Some unions yesterday declared their readiness to enter a "beauty contest" arranged by the company to see who should represent employees, while others have refused to have anything to do with it on principle.

The deep difference of opinion means that while one union may be selected by management to represent staff, others will be actively recruiting employees in order to undermine the whole industrial relations system.

The Amalgamated Engineering and Electrical Union and the MSF white collar union have decided to make presentations to management in an attempt to be chosen as the single union to represent staff, but the Transport & General and the GMB general union are bitterly opposed to the arrangement. The latter argue that employees should choose which organisations they want to represent them, not employers. An MSF source said that his organisation would rather participate in a beauty contest than allow Go to become a non-union company.
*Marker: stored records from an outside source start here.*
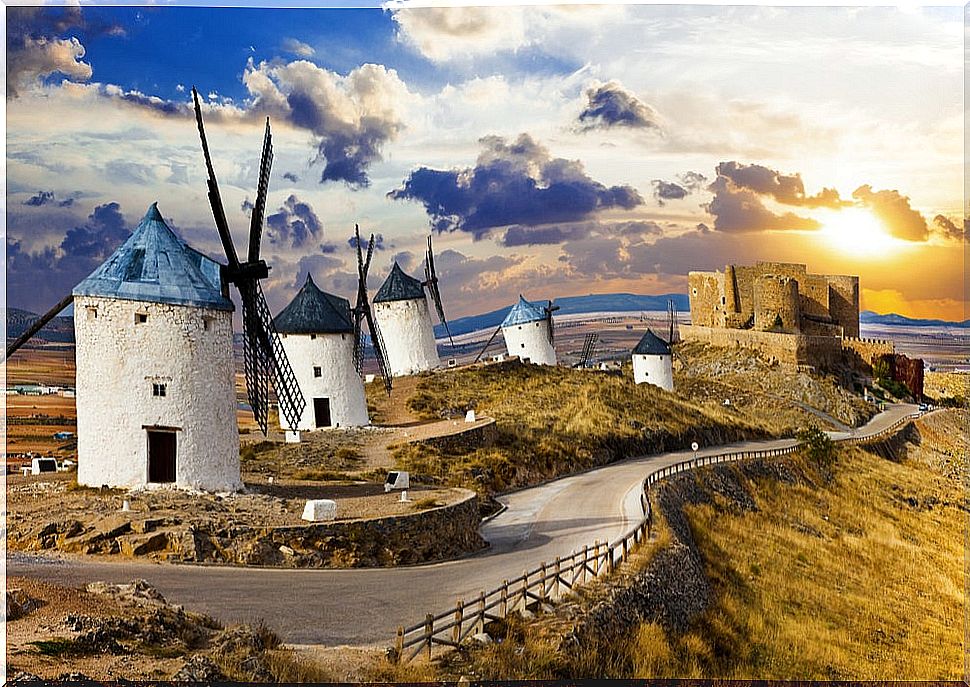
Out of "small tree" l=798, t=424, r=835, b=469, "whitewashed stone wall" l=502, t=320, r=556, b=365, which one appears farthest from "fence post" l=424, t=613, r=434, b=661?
"whitewashed stone wall" l=502, t=320, r=556, b=365

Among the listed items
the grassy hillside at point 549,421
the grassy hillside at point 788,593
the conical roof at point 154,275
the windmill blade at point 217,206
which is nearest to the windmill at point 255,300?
the windmill blade at point 217,206

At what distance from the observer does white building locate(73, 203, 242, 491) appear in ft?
46.2

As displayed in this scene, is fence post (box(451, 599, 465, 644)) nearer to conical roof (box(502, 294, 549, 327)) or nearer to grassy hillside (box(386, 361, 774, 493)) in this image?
grassy hillside (box(386, 361, 774, 493))

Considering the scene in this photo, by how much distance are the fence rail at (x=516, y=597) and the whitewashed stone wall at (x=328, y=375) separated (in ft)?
28.9

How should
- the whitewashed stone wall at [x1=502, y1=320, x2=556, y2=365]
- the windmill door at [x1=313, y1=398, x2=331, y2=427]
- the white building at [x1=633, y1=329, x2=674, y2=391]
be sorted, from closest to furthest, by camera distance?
the windmill door at [x1=313, y1=398, x2=331, y2=427], the whitewashed stone wall at [x1=502, y1=320, x2=556, y2=365], the white building at [x1=633, y1=329, x2=674, y2=391]

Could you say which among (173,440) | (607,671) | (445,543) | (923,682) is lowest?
(923,682)

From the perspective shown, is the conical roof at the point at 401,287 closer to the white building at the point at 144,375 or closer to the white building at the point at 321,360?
the white building at the point at 321,360

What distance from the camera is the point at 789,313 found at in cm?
4575

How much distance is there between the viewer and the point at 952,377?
47781 mm

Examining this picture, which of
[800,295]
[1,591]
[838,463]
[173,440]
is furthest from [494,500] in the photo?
[800,295]

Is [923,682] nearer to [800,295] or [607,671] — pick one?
[607,671]

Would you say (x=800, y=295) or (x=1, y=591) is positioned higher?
(x=800, y=295)

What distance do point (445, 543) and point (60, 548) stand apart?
215 inches

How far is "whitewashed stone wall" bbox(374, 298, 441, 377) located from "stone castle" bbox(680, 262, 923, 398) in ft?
60.2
Management wants the successful union to acquiesce over a three-year pay freeze and to agree to a system in which up to one-third of employees' remuneration is made up of performance-related pay. Union officials also point out that rates of pay at Go will be 20-30 per cent below those at the parent company BA.

Sean Keating, a national official at the GMB, has already launched a campaign to recruit Go staff together with non union members at competing cut-price airlines Debonair, Ryanair and easyJet. He said he was "disappointed" that sister unions had decided to participate in the process. "When we recruit members at Go, it will be irrespective of any agreement reached by management with another union," he said.

George Ryde, national officer at the T&G, pointed out that his union were the largest in the industry and would be seeking members at the new airline.